© Anna King/Northwest News Network
In the early morning light, dust from hooves creates a fog at Silvies Valley Ranch in remote eastern Oregon. Cowboys whistle and talk low to their eager herding dogs. They’re moving the cattle from one vast, sage-studded range to another.
Five young purebred bulls mysteriously showed up dead on the ranch this past summer, drained of blood and with body parts precisely removed.
The ranch’s vice president, Colby Marshall, drives his truck down a U.S. Forest Service road.
“Then we’ll get out and take a little walk to where one of the bulls was found. And the carcass is still there,” Marshall says.

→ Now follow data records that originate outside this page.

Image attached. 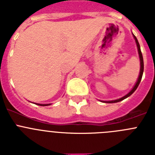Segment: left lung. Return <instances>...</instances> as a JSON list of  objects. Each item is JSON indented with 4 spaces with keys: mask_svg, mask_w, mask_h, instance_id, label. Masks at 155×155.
<instances>
[{
    "mask_svg": "<svg viewBox=\"0 0 155 155\" xmlns=\"http://www.w3.org/2000/svg\"><path fill=\"white\" fill-rule=\"evenodd\" d=\"M134 39H135V41H136L137 46V50H138V53H139L140 61V75H139V78H138V80H137V81L136 84H135V85H134V87H133V89L131 90V91H130V92H129L128 94H126L125 96H124V97H123V98H119V99L113 100V101H108V102H107V103H115V102H120V101H122V100H124V99H125V98H127V97L130 96L131 94H132L134 92V91H136V89H137V88L138 85H139L140 82V81H141L142 76H143V56H142L141 50H140V44H139V42H138L137 39L135 35H134Z\"/></svg>",
    "mask_w": 155,
    "mask_h": 155,
    "instance_id": "obj_1",
    "label": "left lung"
}]
</instances>
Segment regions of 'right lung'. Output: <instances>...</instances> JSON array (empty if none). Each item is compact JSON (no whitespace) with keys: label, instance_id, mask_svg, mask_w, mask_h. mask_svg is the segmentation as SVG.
Returning <instances> with one entry per match:
<instances>
[{"label":"right lung","instance_id":"add662e5","mask_svg":"<svg viewBox=\"0 0 155 155\" xmlns=\"http://www.w3.org/2000/svg\"><path fill=\"white\" fill-rule=\"evenodd\" d=\"M37 105H42V106H46V105H50V104H37Z\"/></svg>","mask_w":155,"mask_h":155}]
</instances>
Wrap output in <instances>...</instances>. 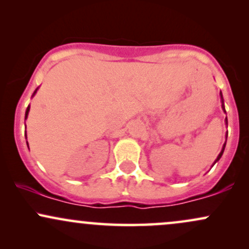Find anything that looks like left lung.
I'll return each instance as SVG.
<instances>
[{"instance_id": "1", "label": "left lung", "mask_w": 249, "mask_h": 249, "mask_svg": "<svg viewBox=\"0 0 249 249\" xmlns=\"http://www.w3.org/2000/svg\"><path fill=\"white\" fill-rule=\"evenodd\" d=\"M221 98H222V96H221ZM222 102H224V101H222ZM222 107H224V105H222ZM224 111H225V107H224ZM225 112H226V111H225ZM226 123H227V118H226ZM225 146H226V142H225V145H224V147H222V150H221V152H220V153H219V156H218V158H216V160H215V162H216V161H218V160H219V159H220V158H221V156H222V153H224V150H225Z\"/></svg>"}]
</instances>
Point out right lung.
Wrapping results in <instances>:
<instances>
[{
  "mask_svg": "<svg viewBox=\"0 0 249 249\" xmlns=\"http://www.w3.org/2000/svg\"><path fill=\"white\" fill-rule=\"evenodd\" d=\"M35 92H36V91H35ZM29 110H30V107H27V111H25V119H27L28 113H29ZM25 137H27V134H25Z\"/></svg>",
  "mask_w": 249,
  "mask_h": 249,
  "instance_id": "add662e5",
  "label": "right lung"
}]
</instances>
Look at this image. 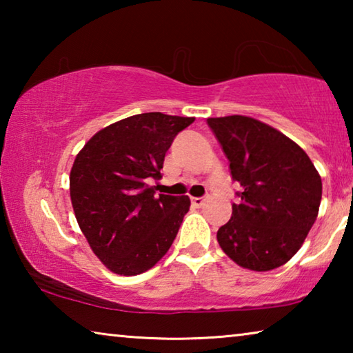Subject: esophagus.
<instances>
[{
	"instance_id": "esophagus-1",
	"label": "esophagus",
	"mask_w": 353,
	"mask_h": 353,
	"mask_svg": "<svg viewBox=\"0 0 353 353\" xmlns=\"http://www.w3.org/2000/svg\"><path fill=\"white\" fill-rule=\"evenodd\" d=\"M191 204L196 207H202L205 204V199L204 198H191Z\"/></svg>"
}]
</instances>
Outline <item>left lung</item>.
Returning a JSON list of instances; mask_svg holds the SVG:
<instances>
[{
	"label": "left lung",
	"instance_id": "8db88e82",
	"mask_svg": "<svg viewBox=\"0 0 353 353\" xmlns=\"http://www.w3.org/2000/svg\"><path fill=\"white\" fill-rule=\"evenodd\" d=\"M207 124L243 187L216 234L219 246L246 270H276L301 249L318 218L319 172L297 143L259 119L230 115Z\"/></svg>",
	"mask_w": 353,
	"mask_h": 353
}]
</instances>
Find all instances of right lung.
<instances>
[{
  "label": "right lung",
  "mask_w": 353,
  "mask_h": 353,
  "mask_svg": "<svg viewBox=\"0 0 353 353\" xmlns=\"http://www.w3.org/2000/svg\"><path fill=\"white\" fill-rule=\"evenodd\" d=\"M194 121L162 112L140 113L94 134L76 155L70 196L94 255L119 276H137L168 252L190 208L188 196H155L174 137Z\"/></svg>",
  "instance_id": "obj_1"
}]
</instances>
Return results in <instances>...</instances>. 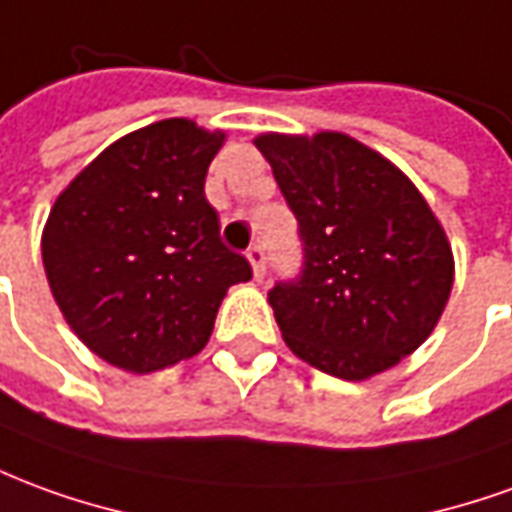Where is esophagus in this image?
<instances>
[{"label": "esophagus", "instance_id": "34e87169", "mask_svg": "<svg viewBox=\"0 0 512 512\" xmlns=\"http://www.w3.org/2000/svg\"><path fill=\"white\" fill-rule=\"evenodd\" d=\"M246 260L252 263V271H255V280H263L266 277V252L260 246H252L246 252Z\"/></svg>", "mask_w": 512, "mask_h": 512}]
</instances>
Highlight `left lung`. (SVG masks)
<instances>
[{
	"instance_id": "left-lung-1",
	"label": "left lung",
	"mask_w": 512,
	"mask_h": 512,
	"mask_svg": "<svg viewBox=\"0 0 512 512\" xmlns=\"http://www.w3.org/2000/svg\"><path fill=\"white\" fill-rule=\"evenodd\" d=\"M299 221L305 271L268 305L288 349L338 380H371L427 341L455 285V255L413 180L352 135L260 132Z\"/></svg>"
}]
</instances>
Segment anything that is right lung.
I'll list each match as a JSON object with an SVG mask.
<instances>
[{
  "instance_id": "obj_1",
  "label": "right lung",
  "mask_w": 512,
  "mask_h": 512,
  "mask_svg": "<svg viewBox=\"0 0 512 512\" xmlns=\"http://www.w3.org/2000/svg\"><path fill=\"white\" fill-rule=\"evenodd\" d=\"M227 141L191 119L127 132L60 191L41 235L52 296L94 355L152 374L199 355L230 285L252 277L221 244L205 174Z\"/></svg>"
}]
</instances>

Coming upon one of the dead bulls is an eerie scene. The forest is hot and still, apart from a raven’s repeating caw. The bull looks like a giant, deflated plush toy. It smells. Weirdly, there are no signs of buzzards, coyotes or other scavengers. His red coat is as shiny as if he were going to the fair, but he’s bloodless and his tongue and genitals have been surgically cut out.

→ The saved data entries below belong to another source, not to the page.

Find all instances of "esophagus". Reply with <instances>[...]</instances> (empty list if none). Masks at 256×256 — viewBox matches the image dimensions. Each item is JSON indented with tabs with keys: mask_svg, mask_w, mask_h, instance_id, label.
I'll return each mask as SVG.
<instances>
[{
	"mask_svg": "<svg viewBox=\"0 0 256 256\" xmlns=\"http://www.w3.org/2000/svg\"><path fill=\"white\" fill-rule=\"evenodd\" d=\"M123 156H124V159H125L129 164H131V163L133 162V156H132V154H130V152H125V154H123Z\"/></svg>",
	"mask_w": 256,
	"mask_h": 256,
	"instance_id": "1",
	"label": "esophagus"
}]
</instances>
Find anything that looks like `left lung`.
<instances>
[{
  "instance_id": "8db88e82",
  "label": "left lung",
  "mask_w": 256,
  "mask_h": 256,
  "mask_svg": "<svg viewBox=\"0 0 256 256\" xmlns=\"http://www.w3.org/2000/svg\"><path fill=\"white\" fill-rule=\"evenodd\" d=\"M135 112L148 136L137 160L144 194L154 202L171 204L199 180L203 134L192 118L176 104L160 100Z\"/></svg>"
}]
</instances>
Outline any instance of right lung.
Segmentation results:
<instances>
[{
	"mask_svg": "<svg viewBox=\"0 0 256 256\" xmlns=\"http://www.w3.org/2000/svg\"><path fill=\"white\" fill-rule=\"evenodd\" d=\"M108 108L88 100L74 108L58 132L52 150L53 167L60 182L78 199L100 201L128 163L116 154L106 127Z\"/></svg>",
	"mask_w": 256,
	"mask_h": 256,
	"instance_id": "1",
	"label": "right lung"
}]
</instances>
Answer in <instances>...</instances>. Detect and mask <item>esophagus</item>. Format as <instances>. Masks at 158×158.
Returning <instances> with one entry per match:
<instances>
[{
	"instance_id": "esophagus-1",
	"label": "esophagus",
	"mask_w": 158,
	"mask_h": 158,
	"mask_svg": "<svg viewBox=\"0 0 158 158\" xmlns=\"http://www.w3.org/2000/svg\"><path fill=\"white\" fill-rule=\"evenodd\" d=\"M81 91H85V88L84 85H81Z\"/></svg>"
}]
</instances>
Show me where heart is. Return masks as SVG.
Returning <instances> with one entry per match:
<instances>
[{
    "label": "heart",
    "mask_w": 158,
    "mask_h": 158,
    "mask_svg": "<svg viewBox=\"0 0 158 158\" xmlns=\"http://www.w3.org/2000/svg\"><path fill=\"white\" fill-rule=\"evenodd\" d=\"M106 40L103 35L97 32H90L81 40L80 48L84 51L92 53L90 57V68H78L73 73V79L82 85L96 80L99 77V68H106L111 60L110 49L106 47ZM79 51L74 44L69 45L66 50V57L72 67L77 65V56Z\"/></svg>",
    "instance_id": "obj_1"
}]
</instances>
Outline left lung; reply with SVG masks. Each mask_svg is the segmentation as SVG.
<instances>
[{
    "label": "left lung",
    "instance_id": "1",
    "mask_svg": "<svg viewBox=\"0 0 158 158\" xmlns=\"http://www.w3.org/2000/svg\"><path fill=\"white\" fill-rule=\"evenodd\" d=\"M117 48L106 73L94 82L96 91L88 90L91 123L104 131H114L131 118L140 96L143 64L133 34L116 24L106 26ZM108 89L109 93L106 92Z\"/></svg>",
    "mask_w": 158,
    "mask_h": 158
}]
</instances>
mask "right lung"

Marshall says these young livestock were just reaching their top value as breeding bulls. The animals are worth around $6,000 each. And since these were breeding bulls, hundreds of thousands of dollars’ worth of future calves were lost too.
Finding these young Herefords in this remote country can sometimes take the ranch’s experienced cowboys days. Ranch staff members are now required to ride in pairs and are encouraged to carry arms.

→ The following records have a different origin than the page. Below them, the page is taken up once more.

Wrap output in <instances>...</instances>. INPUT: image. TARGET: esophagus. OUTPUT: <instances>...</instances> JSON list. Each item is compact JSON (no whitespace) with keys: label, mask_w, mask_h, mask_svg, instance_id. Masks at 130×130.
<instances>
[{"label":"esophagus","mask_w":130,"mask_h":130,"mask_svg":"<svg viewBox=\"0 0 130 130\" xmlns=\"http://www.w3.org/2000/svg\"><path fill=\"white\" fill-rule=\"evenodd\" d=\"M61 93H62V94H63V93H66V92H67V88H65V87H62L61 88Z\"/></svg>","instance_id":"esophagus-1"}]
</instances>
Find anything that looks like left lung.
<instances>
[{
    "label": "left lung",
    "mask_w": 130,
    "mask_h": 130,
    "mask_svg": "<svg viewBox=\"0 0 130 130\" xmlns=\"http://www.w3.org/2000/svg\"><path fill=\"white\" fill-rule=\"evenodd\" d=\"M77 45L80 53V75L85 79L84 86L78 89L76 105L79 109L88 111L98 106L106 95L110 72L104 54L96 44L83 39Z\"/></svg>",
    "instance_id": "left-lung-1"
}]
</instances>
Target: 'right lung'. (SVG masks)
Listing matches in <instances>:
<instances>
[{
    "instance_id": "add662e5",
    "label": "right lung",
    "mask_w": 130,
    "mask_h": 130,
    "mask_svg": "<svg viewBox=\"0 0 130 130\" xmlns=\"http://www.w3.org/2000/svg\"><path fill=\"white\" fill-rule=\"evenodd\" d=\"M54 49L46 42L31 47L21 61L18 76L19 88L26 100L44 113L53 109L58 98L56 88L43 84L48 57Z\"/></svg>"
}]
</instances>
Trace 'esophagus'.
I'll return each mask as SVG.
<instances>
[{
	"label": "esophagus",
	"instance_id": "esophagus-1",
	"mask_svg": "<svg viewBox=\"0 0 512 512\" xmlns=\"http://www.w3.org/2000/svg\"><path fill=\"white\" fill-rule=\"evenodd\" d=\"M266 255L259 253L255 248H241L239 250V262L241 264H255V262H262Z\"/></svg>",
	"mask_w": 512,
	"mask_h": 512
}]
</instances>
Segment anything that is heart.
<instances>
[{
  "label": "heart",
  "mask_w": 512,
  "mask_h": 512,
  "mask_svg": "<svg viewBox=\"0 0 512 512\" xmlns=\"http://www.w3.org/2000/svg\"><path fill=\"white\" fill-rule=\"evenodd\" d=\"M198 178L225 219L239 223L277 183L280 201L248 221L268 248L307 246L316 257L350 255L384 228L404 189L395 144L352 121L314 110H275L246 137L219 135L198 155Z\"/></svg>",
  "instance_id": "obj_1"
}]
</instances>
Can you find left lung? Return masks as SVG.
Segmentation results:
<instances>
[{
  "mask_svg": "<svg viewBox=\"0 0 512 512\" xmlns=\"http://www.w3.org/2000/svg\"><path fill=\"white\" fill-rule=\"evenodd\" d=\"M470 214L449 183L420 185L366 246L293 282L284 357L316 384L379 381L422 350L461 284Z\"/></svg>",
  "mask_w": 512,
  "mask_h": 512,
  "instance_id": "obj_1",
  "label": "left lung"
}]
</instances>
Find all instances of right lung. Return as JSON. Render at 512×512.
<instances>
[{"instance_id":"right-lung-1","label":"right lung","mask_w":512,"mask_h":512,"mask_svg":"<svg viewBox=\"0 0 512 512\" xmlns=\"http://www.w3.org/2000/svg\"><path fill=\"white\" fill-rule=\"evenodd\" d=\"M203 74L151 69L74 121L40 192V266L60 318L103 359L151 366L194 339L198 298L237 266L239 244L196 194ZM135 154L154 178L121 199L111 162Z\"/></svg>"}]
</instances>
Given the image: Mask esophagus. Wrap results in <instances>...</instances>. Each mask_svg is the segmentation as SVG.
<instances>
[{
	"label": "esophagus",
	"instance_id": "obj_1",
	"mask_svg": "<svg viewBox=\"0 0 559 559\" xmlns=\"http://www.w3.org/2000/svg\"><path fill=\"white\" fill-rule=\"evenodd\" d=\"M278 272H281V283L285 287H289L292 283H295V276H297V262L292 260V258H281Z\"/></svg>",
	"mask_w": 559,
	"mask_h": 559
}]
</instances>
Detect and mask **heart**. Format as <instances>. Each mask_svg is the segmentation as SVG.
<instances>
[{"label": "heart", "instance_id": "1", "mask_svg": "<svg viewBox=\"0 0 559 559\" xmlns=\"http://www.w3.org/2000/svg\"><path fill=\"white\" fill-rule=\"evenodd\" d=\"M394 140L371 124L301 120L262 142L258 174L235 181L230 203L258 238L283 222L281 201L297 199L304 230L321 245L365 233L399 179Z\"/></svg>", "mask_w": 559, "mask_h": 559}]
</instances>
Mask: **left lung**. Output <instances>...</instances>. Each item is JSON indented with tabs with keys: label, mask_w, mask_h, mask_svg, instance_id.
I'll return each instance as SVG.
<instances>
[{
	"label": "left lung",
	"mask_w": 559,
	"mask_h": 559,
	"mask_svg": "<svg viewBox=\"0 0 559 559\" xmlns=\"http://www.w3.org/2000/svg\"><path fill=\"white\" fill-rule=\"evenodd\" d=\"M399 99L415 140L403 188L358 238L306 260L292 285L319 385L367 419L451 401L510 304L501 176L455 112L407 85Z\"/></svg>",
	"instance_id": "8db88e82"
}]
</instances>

“It’s rugged,” Marshall says. “I mean this is the frontier. If some person, or persons, has the ability to take down a 2,000-pound range bull, you know, it’s not inconceivable that they wouldn’t have a lot of problems dealing with a 180-pound cowboy.”
Harney County Sheriff’s Deputy Dan Jenkins has been working the cattle cases and has gotten dozens of calls from all over offering tips and suggestions.
“A lot of people lean toward the aliens,” Jenkins says. “One caller had told us to look for basically a depression under the carcass. ‘Cause he said that the alien ships will kinda beam the cow up and do whatever they are going to do with it. Then they just drop them from a great height.”
Jenkins says the cases have been tough, with little evidence and no credible leads.
On his whiteboard, he has a running list scrawled in green marker with the top theories. What’s clear: It isn’t bears, wolves, cougars or poisonous plants. Nor were the animals shot.
The FBI won’t confirm or deny that it’s looking into the multiple slaughters.
Two years ago and 200 miles south, near New Princeton, Ore., one of Andie Davies’ cows was also found cut up and bloodless.
She and her husband drove concentric circles around the corpse, but they never found any tracks.
And in this dusty country, “everything you do leaves tracks,” Davies says.
Back in the 1980s, one of Terry Anderson’s mother cows was mysteriously killed overnight. Standing at his ranch near Pendleton, Ore., Anderson points to the exact spot where he found her on top of a mountain.
He remembers his cow lying dead, her udder removed with something razor sharp.
“And not one drop of blood anywhere,” Anderson says.
He has never gotten over it.
“It’s just left a really strange feeling with me since that day. You can’t explain it,” Anderson says. “And, you know, no one else has been able to explain it.”
The Harney County Sheriff’s Office continues to field calls on the killings. And Silvies Valley Ranch has put up a $25,000 reward for information that could solve the case.